Bahkan dalam tahun 2012 kemarin, terdapat berbagai macam pemberitaan yang berasal dari warga biasa yang menjadi heboh dan menjadi perbincangan di kalangan masyarakat luas, bahkan sampai ditayangkan di televisi. Beberapa diantaranya, pemberitaan negatif mie instan di Hong Kong, email palsu anggota DPR di Australia, serta fenomena mengenai gaya bicara “sesuatu” dari seorang artis perempuan, Syahrini.
Dalam buku Citizen Journalism: Pandangan Pemahaman, dan Pengalaman, yang ditulis oleh Pepih Nugraha, wartawan Kompas sekaligus pendiri Kompasiana ini, sedikitnya memaparkan berbagai macam persoalan tentang jurnalis warga berdasarkan pengalamannya di media sosial sejak tahun 2005.
Ada tiga syarat menjadi wartawan profesional yang juga bisa diterapkan bagi para pewarta warga yang ingin mempraktikan citizen journalism. yaitu : Pertama, mengetahui hal-hal menarik bagi pembaca untuk diolah dan dijadikan berita penting. Kedua, selalu ingin tahu dan memiliki rasa skeptis (keraguan) sehingga selalu ingin membuktikannya. Ketiga, mampu mengobservasi, mengamati fenomena, dan kecendrungan yang terjadi (hlm. 78).
Dalam buku ini, penulis juga menyampaikan bahwa kalangan pers media maupun pers warga jangan pernah menjalankan dosa sebagai pewarta berita.
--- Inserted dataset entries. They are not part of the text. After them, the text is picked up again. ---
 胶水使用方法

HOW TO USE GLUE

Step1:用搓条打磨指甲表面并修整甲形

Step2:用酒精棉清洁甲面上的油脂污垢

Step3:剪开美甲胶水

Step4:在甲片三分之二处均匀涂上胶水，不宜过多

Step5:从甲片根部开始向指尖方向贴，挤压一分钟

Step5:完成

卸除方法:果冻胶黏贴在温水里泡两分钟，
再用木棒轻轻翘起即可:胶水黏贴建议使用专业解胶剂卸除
Sebagaimana menurut Poul Johnson ada tujuh besar itu diperentukkan bagi pers media arus utama, dan tidak ada salahnya kalau jurnalis warga juga memperlajari dosa-dosa pers agar tidak mencemari hasil laporannya. Karena ketujuh dosa besar itu akan menjadi tabu bagi insan media sosial yang biasa melaporkan berita dalam dunia internet, seperti di facebook, di blog, di twitter dan lain sebagainya.
Ketujuh dosa besar tersebut yaitu : (1) Penyimpangan informasi, (2) Dramatisasi fakta, (3) Serangan privasi, (4) Pembunuhan karakter (5) Eksploitasi teks, (6) Meracuni pikiran anak, dan (7) Penyalahgunaan kekuasaan (hlm. 115).
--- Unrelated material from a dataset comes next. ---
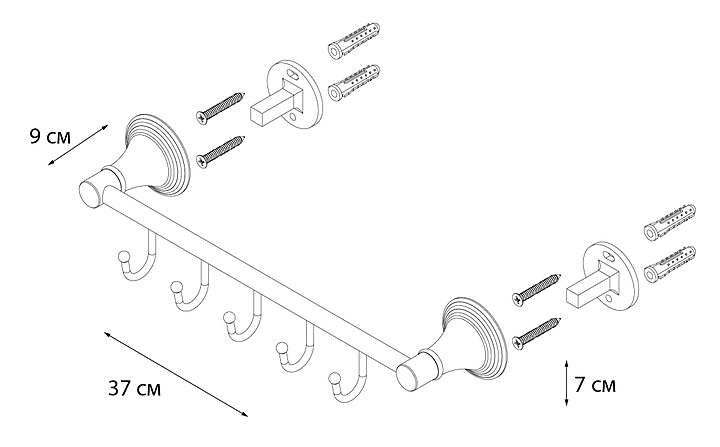 9 см

37 см

7 см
Begitu juga, para citizen jurnalism harus mengetahui ilmu-ilmu yang terdapat pada ilmu pers. Pewarta warga juga harus mengetahui nilai-nilai berita sebagaimana dikemukakan Lanson dan Luwi agar suatu berita benar-benar bisa disebut berita bernilai (hlm. 83).
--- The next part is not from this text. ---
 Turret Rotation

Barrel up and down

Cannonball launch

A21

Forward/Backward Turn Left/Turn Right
Dalam buku ini, sebutan citezen jurnalisme tidak dimaksudkan menjadikan warga bisa menjadi wartawan profesional yang dibayar oleh perusahaan media, namun semata-semata hadir untuk menyebarkan semangat berbagi (share) informasi sesuai minat dan bidang masing-masing orang. Dengan berbagi informasi, terjadi pertukaran pengetahuan dan pengalaman warga biasa yang tidak terbatas wilayah, ruang dan bahkan waktu.
Warga disini, tentu saja bisa siapa saja. Bisa ibu rumah tangga, guru, pelajar dan mahasiswa, PNS, militer maupun usahawan. Jadi, bagi yang suka tukar-menukar informasi, akan lebih baik mau membeli dan membaca buku ini, karena buku ini bermaksud menjadikan semua warga bisa menjadi jurnalis dan pastinya menjadikan wartawan warga yang profesional.
Untuk itu, buku ini sangat bagus untuk digunakan sebagai rujukan bagi siapapun yang berminat pada dunia jurnalistik, atau lebih luas lagi dunia kepenulisan. Buku ini, juga mengantarkan kita bagaimana bisa menjadi jurnalis yang hebat, meskipun tidak menjadi jurnalis konvensional.
Karena kita tahu, melihat sedemikian ketatnya persyaratan menjadi seorang wartawan atau jurnalis. Maka daripada itu, semua warga bisa melakukan kegiatan yang bersangkut-paut dengan dunia kewartawanan.